Kaduna Free-Feeding Program: Issues in Contention
The Kaduna State Government’s policy on free feeding program for primary school pupils commenced fully on Monday, 17th January, 2016. As a Kaduna APC initiative, the program, since its inception, has been described as a laudable project.
Indeed, the Mallam Nasir El-Rufai-led education program had received a tremendous boost from far and near, including local, states and national organizations, as being commendable. However, the program is not without blemish by critics.
The initiative came with the provision of trained food vendors to supply the 1.8 million pupils in all public primary schools across the state with the food in a day. The concept, as it were, is that, each pupil is expected to get a plate of food worth of N50 a day.
The Kaduna state Commissioner for Education, Science and Technology, Shehu Usman Adamu, who made these known, while responding to questions field in by some stakeholders before the take-off of the scheme in Kaduna, explained that, under the program, government would only pay the food vendors N50 for the feeding of each pupil.
The commissioner said, by feasibility studies, each vendor is expected to have an interest of about N10 on each plate per pupil. He stated that all the selected food vendors were taken from each locality to serve in the schools where they are located, and advised the vendors to use the start-up money provided to rent pots and food warmers instead of investing in procurement of those items.
“Parents are to provide their wards with plates, spoons and drinking water from home.”
According to Shehu, the vendors recruited across the 255 wards of the state have been organized into cooperative societies, warning that, any food vendor at the cooperative leadership, who violates or operates contrary to the expected operations, would be made to lose his/her position.
“The only role for the leadership is that of going to the bank to withdraw money for disbursement to various vendors.” Concerning feeding on Fridays, Adamu pointed out that, government had gone into agreement with companies that would be supplying biscuits and soft drinks, and have also identified farmers and fruits sellers that will supply eggs and fruits juice in the various localities.

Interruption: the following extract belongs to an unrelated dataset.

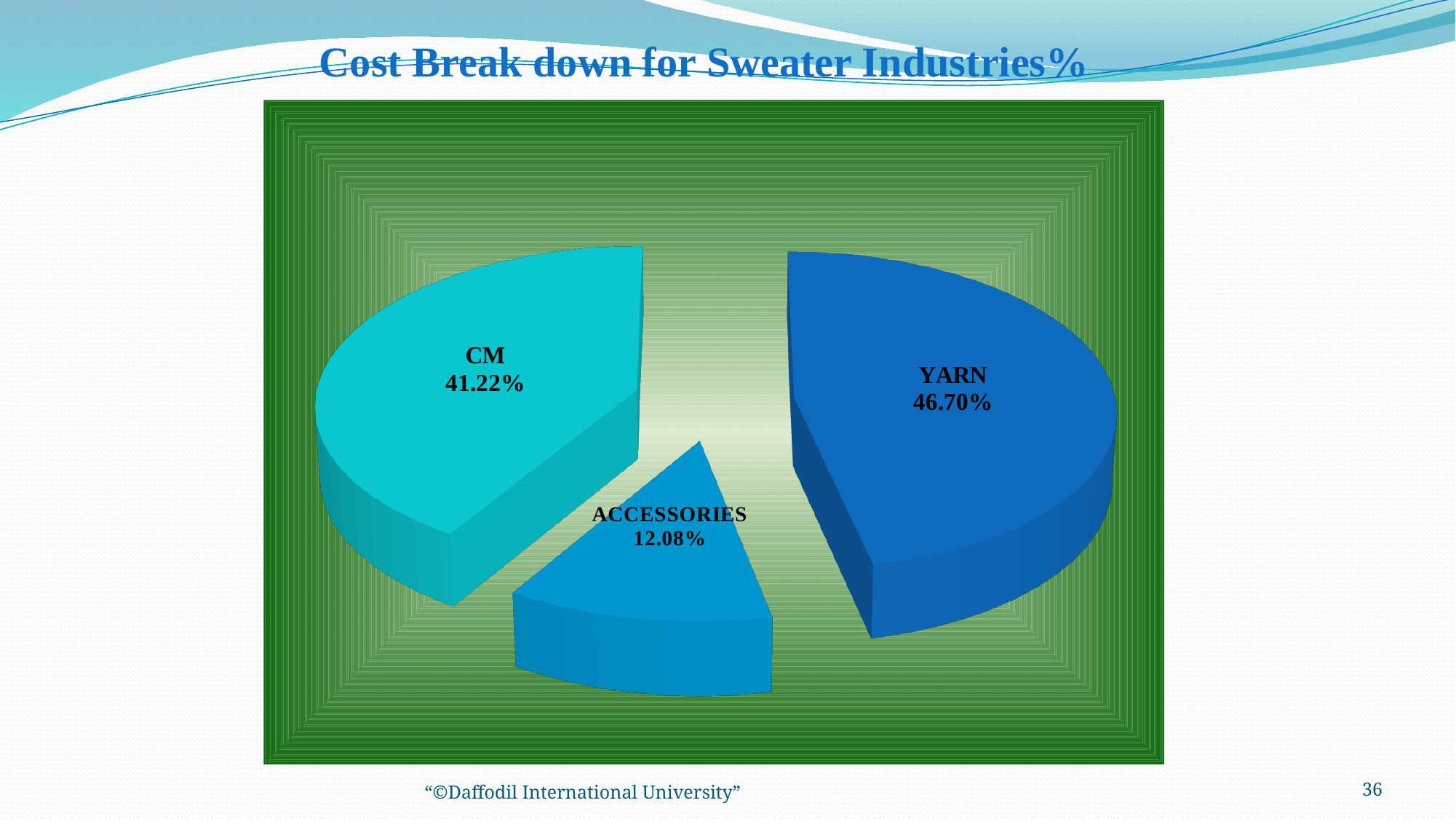
What is the title of the slide? Cost Break down for Sweater Industries% What colour is the YARN slice? Dark blue What kind of chart is shown on the slide? Pie chart What is the value for YARN? 46.70% Which category has the largest share of the pie? YARN What is the difference between the CM and ACCESSORIES values? 29.14% How many slices does the pie chart have? 3 Which is larger, the value for CM or the value for ACCESSORIES? CM What is the value for CM? 41.22% Which category has the smallest share of the pie? ACCESSORIES What is the value for ACCESSORIES? 12.08% What is the difference between the YARN and CM values? 5.48%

“It is not going to be possible to give it to many traders, because government would not compromise standard in what will be supplied,” he said. On provision of school uniforms, the Commissioner said, “It is only the secondary school section that shall be provided with school uniforms.
“Parents should make sure they send their wards early to school, as government had made a promise and also made a provision; as such, both teachers and parents should play their roles to make the programme a success.
“The Parent Teachers Association (PTA) should also make sure that they come around into the school from time-to-time to supervise and make sure the children are given what the government said it would provide.”
While 1.8 million primary school pupils are expected to be fed in the school feeding program, Kaduna state government budgeted about N9 billion to be spent annually on the program.
Findings revealed that, within two weeks into the project, enrollment of pupils into public primary schools in the state tripled – a situation, which had forced government to announce a closing date for admissions.
In some instances, the pupils were withdrawn from private schools by parents in anticipation of quality of teaching service. Low and behold, however, pupils had to seat on the floor during the school hours to receive lectures, due to shortage of chairs, as a result of over enrollment; in some cases, no chairs to seat down at all.
It became obvious that in some areas, children from the neighborhood had formed the habit of only seen running to school premises with their plates to partake in the sharing of meals, on sighting the food vendors and, thereafter, returned back home immediately, since the pupils in most places, are without chairs and uniforms.
Critics have expressed fear and likelihood that the environment in which some of the foods are prepared are unkept and unhealthy, following recent complaints that some pupils suffered from purging and running stomachs late January to this month; so much so that some parents allegedly prevailed on their children to stop eating the government free food.
Again, this, perhaps reinforced the popular opinion, particularly ascribed to women group that if the N9 billion budgeted for the free feeding annually is put into viable investment, it could create employment and generate wealth for parents to feed and even pay children’s fees themselves.